◆ TEXT SECTION
################

Postliberal theology as propounded by Goerge Lindbeck and the Yale School of Religions has made some strides toward a postpluralistic approach to religions. The postliberal theology has as its premise a postmodernist nonfoundationalist thinking in its rejection of the modern project of metanarratives and essentialist view of reality. It rejects the foundationalist claim, “that knowledge is grounded in a set of non-inferential, self-evident beliefs.” For Lindbeck there is no way for us to check our experience against any uninterpreted experience, or ultimate truth. The nonfoundational or antifoundational character of Postliberalism goes back to Karl Barth or even to Aquinas. Barth held that there could be no “foundation, support, or justification” for theology in any philosophy, theory or epistemology. Karl Barth affirmed the self-authenticating Word of God as the foundation of theology. The truth of this Word is self evident to the believer. It may not make any sense to those who do not share the faith. This Barthian approach to Bible has influenced the Yale postliberalist thinking that other religions or schools of thought can have their own valid set of foundations with no need of authentication from any outside authority. Lindbeck also is open about his indebtedness to Aquinas who wrote that the Christian language about God is true, but we do not know how it is true; we know God loves us, but we do not know what love would be like for God. We cannot go beyond our experience; we can only work within the rules the community has provided to talk about God. As the title of the William Placher’s book suggests, Christians need not "apologize" for their theology, that they don’t have to conform to the non-Christian standards of rationality, or satisfy somebody outside the community about its validity. In expanding this theory, one can say that no religion is bound to explain its rationality to any other religion. Religions are self-validating. To find the meaning and validity of one's position in an outside authority is unnecessary in postmodern thinking. Each religion, each individual is unique and each position is validated internally.

################

◆ COLLECTED DATA
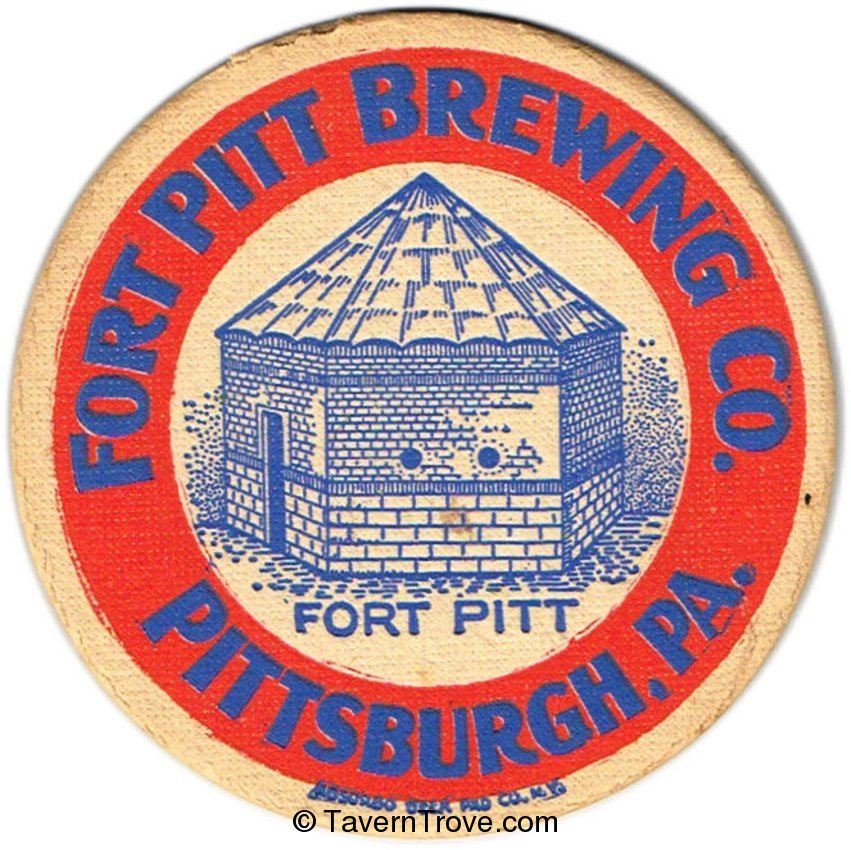 Fort Pitt Brewing Co.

################

◆ AIM OF THE TASK
Please continue the passage on postliberal theology from its last sentence. The data is separate material and has nothing to do with the passage on postliberal theology.

◆ TASK RESPONSE
There is no objectively existing datum that can be called religion -- there is no “true religion” as such. Neither are we able to discover truth. We only become real only in relation between objectivity and subjectivity. Since we cannot understand ourselves or others wholly we must focus on what we are made for—relationship. So the encounter with other religions must focus on the relational aspects of the encounter, not in search for authoritativeness but for self-understanding. The relational character of human existence, the network of existence, need to be the common ground between people, defined by way of religions, ethnicity, race, language or gender. This postpluralist approach liberates Christian mission or any missionary religion from the burden of establishing its supremacy or truthfulness against others. Mission becomes establishing relationship. Harmony is relationship. Relationship is possible only when we acknowledge the uniqueness of the other. Essentialism violates the rightful existence of the other, it reduces the other to itself. Religions and ideologies today must overcome the sin of idolizing themselves, idealizing own positions. As Augustine has noted sin is "curving in" on ourselves, either in self confidence or in self-despair.
Defining the world as relationality and the Plural end as Salvations
In order to accept the other, to accept difference, theology should change its universal, fixed, absolute categories of knowledge and values and reorient its theoretical basis to accept the validity of multi-foundational faith, values and practices. If we redefine our world views it is possible to see that we each individual or religion exists as stars in relation to galaxies, or galaxies in relation to the universe or universe in relation to multiverse which are not necessarily centred on any particular point outside of it; the world organism, even the atoms and the subparticles exist only in relationship, one keep the other in its place with their simple presence, mutually influencing and shaping other’s identity. If that relationship is broken the entire universe will collapse. That means, John Hick needs to modify his paradigm of the “solar system of faiths” with sun as the centre and accept a new paradigm of the contemporary universe or multiverse which has no centre at all. One need to transcend the paradigm of Copernican revolution to that of a Quantum revolution in order to do justice to our religious experiences as well as scientific knowledge. Hence our theologies need to be relationally reoriented with respect to individuals, communities, genders, races, and all creation, resisting all efforts to subsume the difference or drift away from one another. If we are willing to accept the relationality as a mode of existence we don't have to define ourselves in terms of exclusivism, inclusivism or pluralism.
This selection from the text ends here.